The idea behind the film is to see
how the director’s memories and experiences of growing up in Fenyang, a town in
Shanxi province, northern China, shaped his films. Salles follows the filmmaker through
courtyard apartments and busy streets in this shabby town, talking to family
and friends, and superimposes scenes of the films shot on those locations. By remembering the minutia of life in remote
from the centers of power on the coast, Jia paints the turmoil of China’s last
forty years – from the Cultural Revolution and its horrific toll, to party
capitalism, globalization and their cost – from the perspective of ordinary
folks. The voice of the director talking
to the camera and over his films not only document China’s crisis of culture
and clash of values – like his cinema - but is also a celebration of his, and
Salles, passion for cinema. The gift of
this documentary is to make us travelers to China and come closer to understand
how in the hands of gifted filmmakers the local can reveal the universal.

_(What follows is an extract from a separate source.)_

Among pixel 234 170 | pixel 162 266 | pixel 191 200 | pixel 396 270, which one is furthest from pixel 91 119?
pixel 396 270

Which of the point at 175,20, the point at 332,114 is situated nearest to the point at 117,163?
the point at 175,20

A family’s trove of home movies
will remain just that – records of people’s special moments in their lives –
unless they can transcend its ‘home-movieness’ thanks to the artistic touch of
the director. Which is what happens in
the supremely entertaining three-hour long Iraqi
Odyssey. An example of the first
person documentary – à la Michael Moore, Ross McElwee and Alan Berliner, to
cite US directors – Iraqi Odyssey combines
a wealth of home movies, photos, interviews with family members scattered all
over the world, animated maps and archival footage, under the first person
account provided humorously by Samir, its Iraq-born Swiss director. This subjective approach gives a great flavor
to the film because it is grounded in a specific perspective, that of the upper
class professional bourgeoisie in Iraq, a narrative not commonly heard in the
media. The story of this multi
generation family spans from the Ottoman Empire, the partition of the Middle
East after WWI, the impact of WWII, the takeover by the Baath Party in the
1950s, the Sadam Hussein dictatorship and the US intervention in Iraq. No stones are left unturned in this chronicle
of a highly articulate family in the diaspora who enjoy a rendez-vous in
Switzerland in the climax of the film.
And as one of the patriarchs says at the end, Samir’s family is, on a
small scale, an example of how multiple cultures, religions and languages can
coexist.
I wish the emerging filmmakers
in my documentary class could see Iraqi
Odyssey: it would help them see that by putting together their family
history they can capture the larger threads of history. The director and many in his family made the
trip to Berlin to talk about their adventuresome lives in Iraq, Lebanon, Egypt,
Libya, the Arab Emirates, Switzerland and the US, while the Iraqi and Swiss
ambassadors to Germany were called to the stage before the packed screening as
a gesture of good will.
With great interest I also saw the latest films of Wim Wenders and Werner Herzog, titans of the New German Cinema of the late 60s/early 70s, still active filmmakers, but maybe with their best work behind: the small scale drama Everything Will Be Fine and the period biopic Queen of the Desert. James Franco is the protagonist of the first one and has a supporting role in the other. The press has skewered them. You have to be tough in this business of filmmaking.